Hanging with the locals
If we were surprised by the amazing hospitailty we were shown in Iran the same would also have to be said for Syria. Most of the nights we’ve been out with new friends - Muslim and Christian - from church or a language school, and unless you resort to violence it has been difficult to stop our them paying for everything. This is one of the backbones of Arab culture, the importance of guests and the excellent way they are treated. Our friends are amazed that there are people in our countries who don’t believe there is a God. ‘But who do they think made the world?’ ‘Do they think everything is just an accident?’ We shrug and say ‘Well, yes!’ which is met with puzzled expressions. For a society that isn’t completely self-obsessed like our Western culture, the idea that there may be actually someone greater than us is of course something everyone here seems to believe.

The End of an Era
We knew it was coming; we’d talked about for over a month.

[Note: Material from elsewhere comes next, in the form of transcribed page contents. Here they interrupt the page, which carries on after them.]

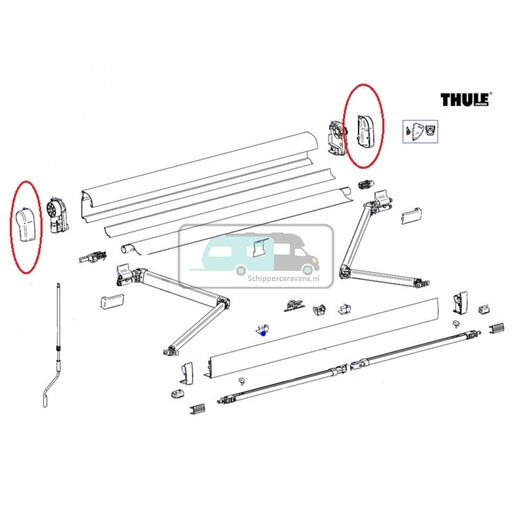 THULE

Schippercaravans.nl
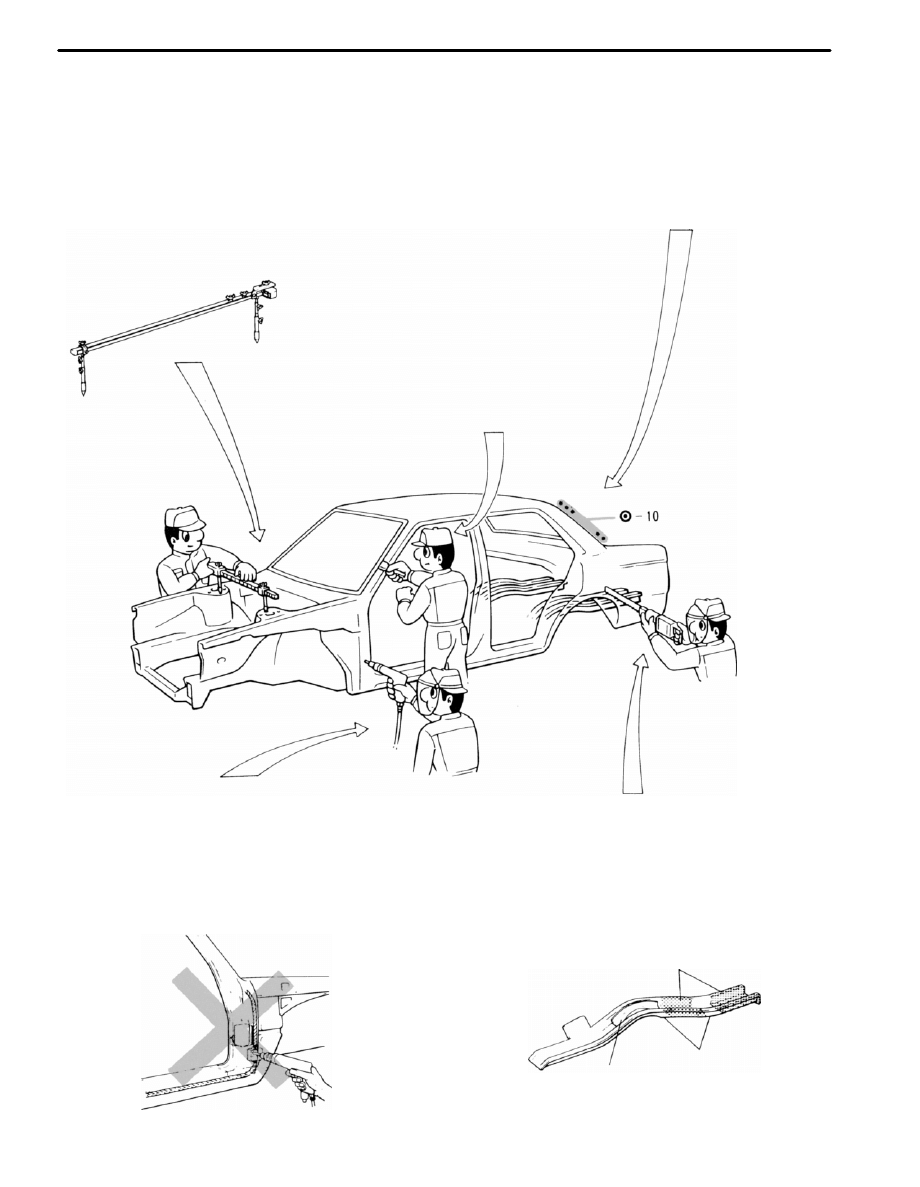 - 10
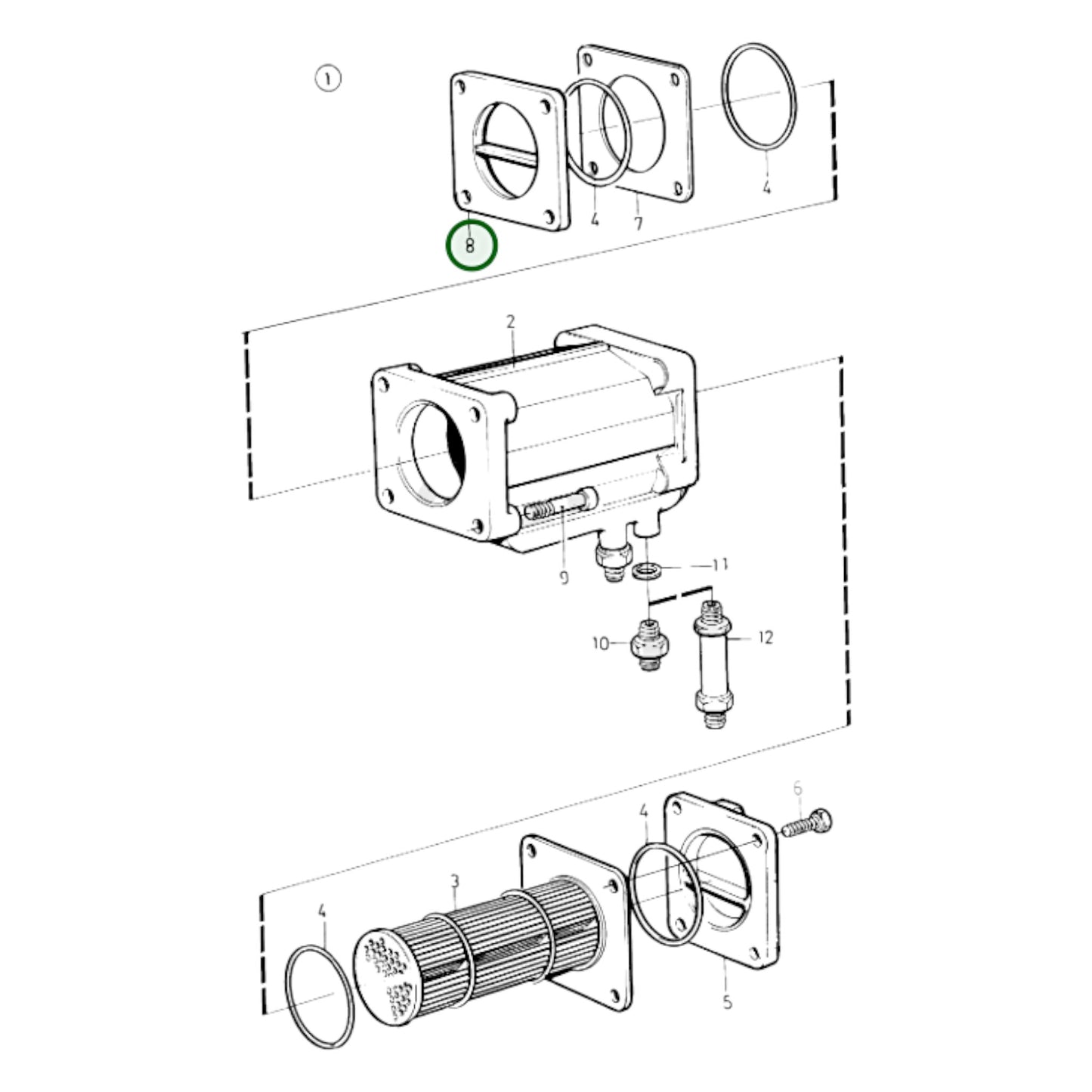 1
8
4
7
4
2
9
11
10
12
6
4
3
4
5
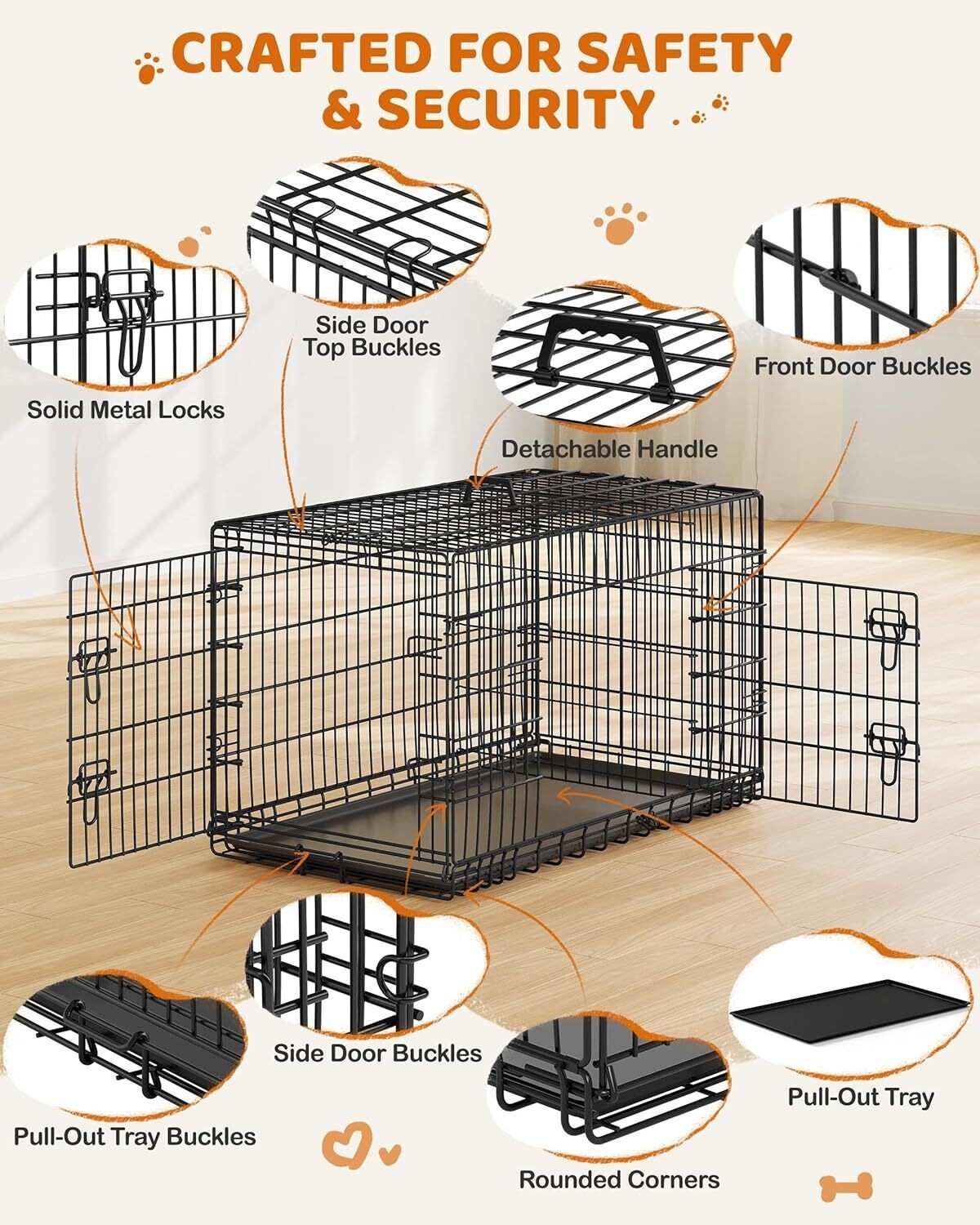 CRAFTED FOR SAFETY & SECURITY

Solid Metal Locks

Side Door Top Buckles

Detachable Handle

Front Door Buckles

Pull-Out Tray Buckles

Side Door Buckles

Rounded Corners

Pull-Out Tray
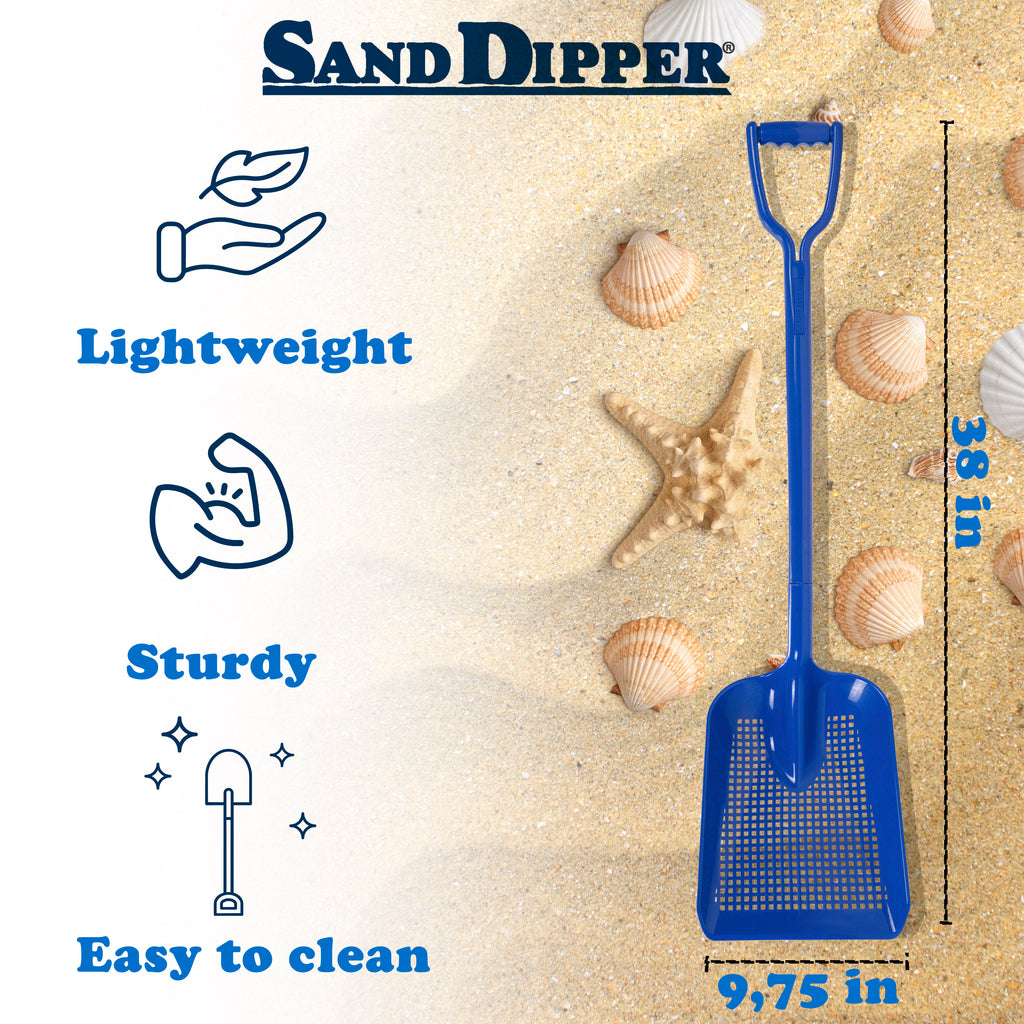 SAND DIPPER®

Lightweight

Sturdy

Easy to clean

38 in

9,75 in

We knew that because of the extra time we spent in India something would have to be sacrificed. Nato decided he needed to finish and get back to Australia by the end of February. Julian not having any pressing commitments was committed to continuing. The parting of ways was coming but we didn’t talk about it much because it wasn’t something we were looking forward too.

Sure the bike would be a lot lighter and Julian wouldn’t have to fear for his life and others every time he sat on the back. Nathan wouldn’t have to suffer under a stubborn ‘know-it-all’ and could go back to doing as he pleases. But what of the solidarity of having two like-minded people with a single vision?

It was a downbeat farewell at the airport with the first beer in around 2 months and time for a little reflection. But again the mood was broken by curious strangers coming to talk. Hugs at the gate - another stranger standing close by copped a few also - then Nato was gone, looking back for a moment, a knowing smile and then turning to face the oncoming reality.